DESOSA 2022

Checkstyle: Quality and Evolution

For a project like Checkstyle, being able to assure some quality standards is both beneficial for developers and users, as it has the advantage of likely making the software more reliable, as well as creating a project that is easier to maintain. Checkstyle makes an attempt to ensure quality by going through several measures. In this essay, we will be evaluating the actions the Checkstyle team has chosen to ensure quality, analyse them together with some discussion, and find possible reasons for their choices.

Current State of Key Quality Attributes

As discussed in our previous essay, Checkstyle: Architecture for Extensibility, there are numerous key quality attributes that have the main focus of the Checkstyle project. These mainly include reliability, extensibility, and maintainability. To start with reliability, it is trivial to understand what the implications of unreliable software can be, hence the importance. In Checkstyle, unreliable software could show unexpected and unwanted behaviour in some specific cases. Something that Checkstyle does to measure this is regression testing. For every change, Checkstyle is run on a given open-source project, both before and after it. More on this will be discussed later in this essay, but the main point here is that by going through the effort of incorporating such time-consuming and intensive tasks into your pipeline, one is at least doing their best for ensuring reliable software.

Extensibility is one of the other main key attributes of Checkstyle. Since this is about the ease of extending the existing codebase, it goes hand-in-hand with maintainability. While this is difficult to measure in an exact sense, a possible way to measure this would be to look at how many issues people have with writing their own tests. A measurable indicator hereof could be the number of GitHub issues regarding custom test creation. If many such issues exist and remain unsolved, one could argue that the extensibility might not be as well-designed as intended. However, while many such issues do exist #4869, #3523, #619 (these are just examples, a lot more were found), only a minor amount of them remain unsolved. Therefore, we argue that the extensibility and maintainability are quite well satisfied.

Overall Software Quality Processes, Continuous Integration, and Test Processes

As one would expect, a tool built for ensuring code quality also has a high standard for its own code. Different methods are used to ensure this standard is attained to.

For all potential code changes, in total 74 automatic checks are run.

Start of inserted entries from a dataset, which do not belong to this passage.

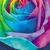 rainbow rose card dark stock photo © lisashu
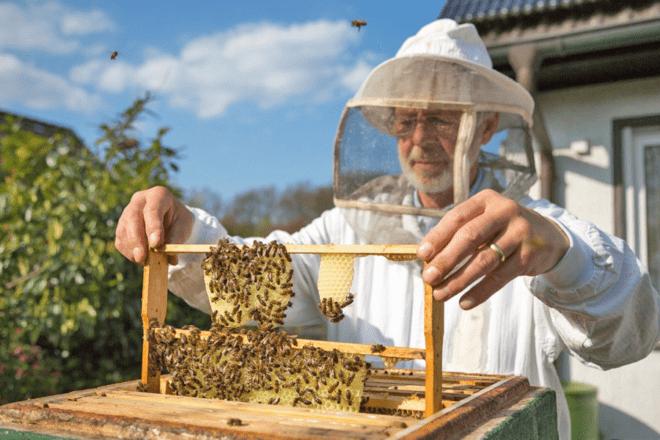 Пасічники тут? Спеціально для бджільників запускають онлайн-семінари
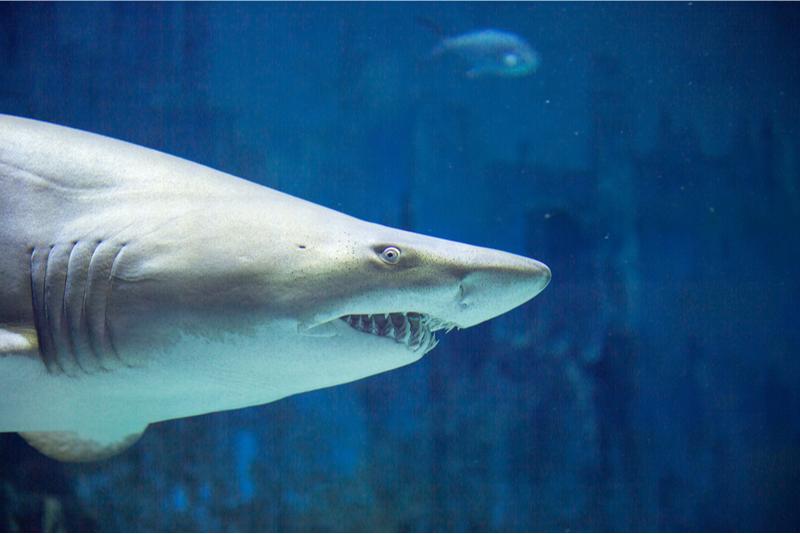 Acuario Shark Reef de Las Vegas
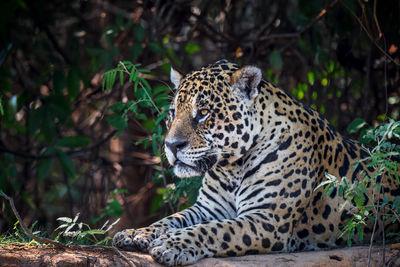 Jaguar Photos | Wild Jaguars | Pantanal Brazil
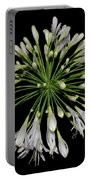 Natures Fireworks - Lily Of The Nile 005 Portable Battery Charger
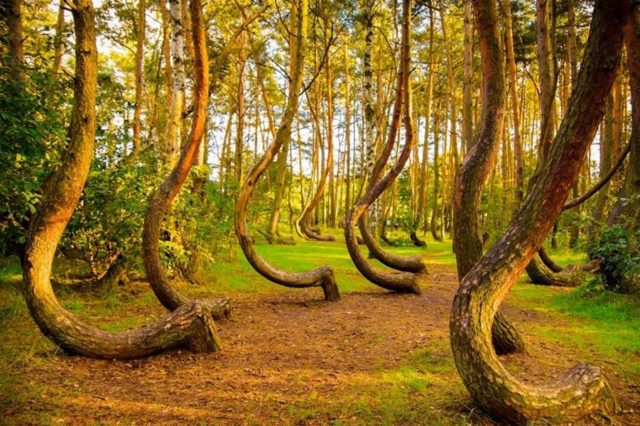 7. Crooked Forest of Gryfino, Poland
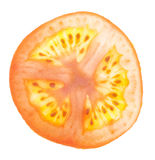Juicy Tomato Slice Detail Royalty Free Stock Photography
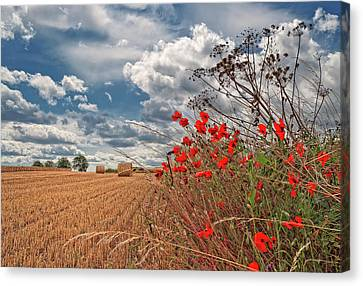 View Of Summer Landscape Canvas Print by All images taken by Steve Cole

One of these checks is Checkstyle itself. Doing this sounds logical, but it is also vulnerable to false negatives. To mitigate this risk, various other tools are run to double-check the code is up to standard:

Tool Purpose
Checkstyle Static analysis
SonarQube Static analysis
PMD Static analysis
Spotbugs Static analysis
XML plugin Verify XML file format
Modernizer Disallow legacy API calls
Forbidden API checker Disallow specific API calls
JUnit Testing
Failsafe Integration testing
Pitest Mutation testing
Jacoco Code coverage by tests

All of these plugins are executed automatically using Continuous Integration (CI). To ensure compatibility, this CI pipeline is run on Ubuntu, MacOS, and Windows. Furthermore, some of these checks are executed on multiple different JDK versions. What is interesting to note is that multiple different external platforms are used to run the pipelines. Examples include Azure, Cirrus, Drone, and Travis.

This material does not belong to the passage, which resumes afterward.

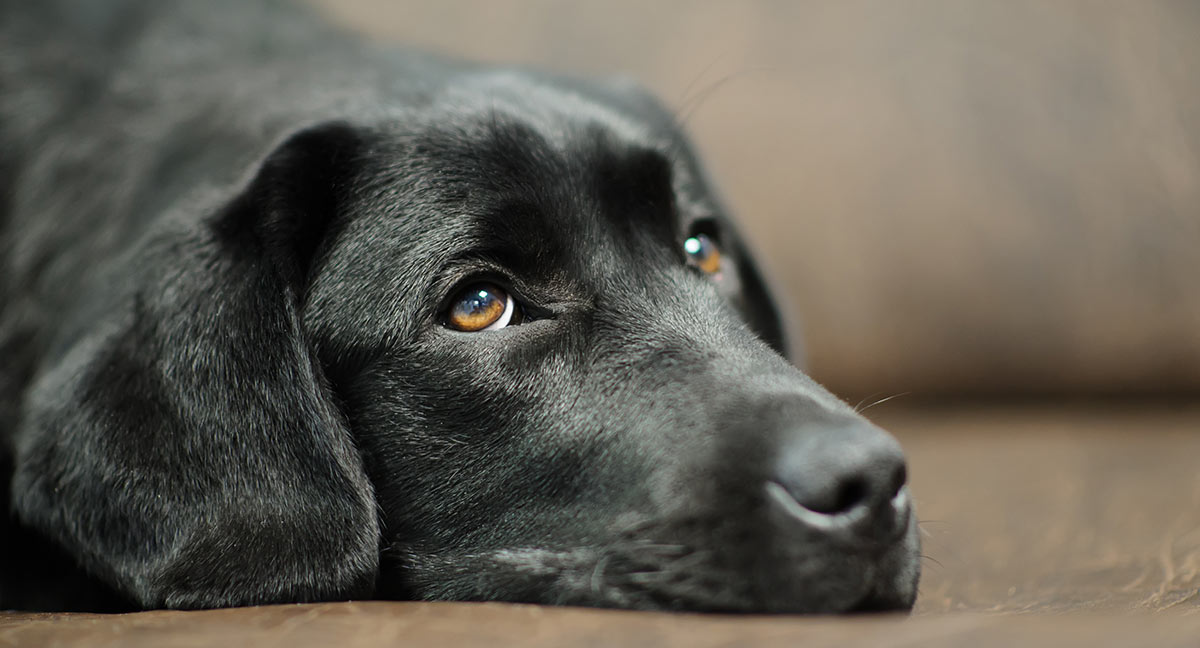 Labrador Health Problems - The Information You Need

What stands out is the strictness of the ruleset. For example, the Jacoco configuration requires 100% line coverage on most files. Exceptions to all rules are clearly documented. If some files are excluded from a certain rule, there is a brief comment explaining why this is the case (e.g. the files are generated and shouldn’t be touched, or there is a specific reason why the default rules do not work on this specific file).

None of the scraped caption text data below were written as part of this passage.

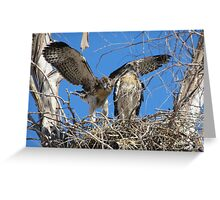 Red-tailed Chick #2 2012 (Wings wide) Greeting Card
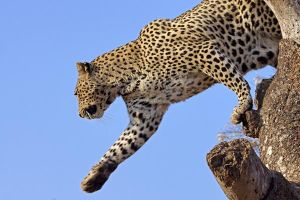 ABK-Benny-Rebel-Fotoreise-Suedafrika-Leopard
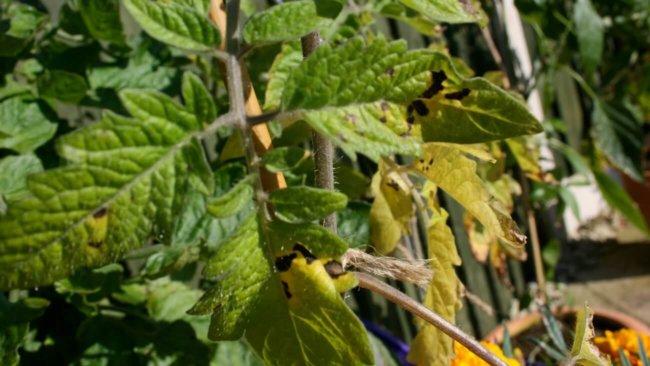 Почему желтеют листья помидоров?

Once all external tools pass, there are two more steps to go through. Firstly, one or more of the core maintainers of the tool will review the pull request thoroughly. In our experience with working on the Checkstyle repository these reviews go very deep, discussing the tiniest of potential improvements that could be made to the suggested change(s). Once the reviewers agree with the change set, one last automatic check is run. Checkstyle will be run on some open source project, once with the current code and once with the suggested changes. Any differences between these reports should be the intended result of the pull request. The Checkstyle Tester tool1 is used to facilitate this process.

Hotspot Components

We have analysed hotspots using the online tool CodeScene2. We have run one analysis for commits made over the past six months, and one for commits made since the start of the project. The images can be seen below. One of the main things that is noticeable is the fact that the entire checks package, where the independent checks reside, is mostly stable recently, compared to how it was in the beginning. The core parts of the project, which are not in any subpackage, and the API package have also mostly settled down, but there are a couple of classes that are still hotspots in the past six months.

Figure: Hotspot overview over the past 6 months.

Figure: Hotspot overview over all time.

The biggest class hotspot recently is the file api.TokenTypes. This file is practically a wrapper for an enum. The enum itself could not be used directly due to issues in circular dependencies. The reason this was identified as a hotspot is the numerous long comments with examples that have been updated recently. The actual lines of code have not been edited in the past six months.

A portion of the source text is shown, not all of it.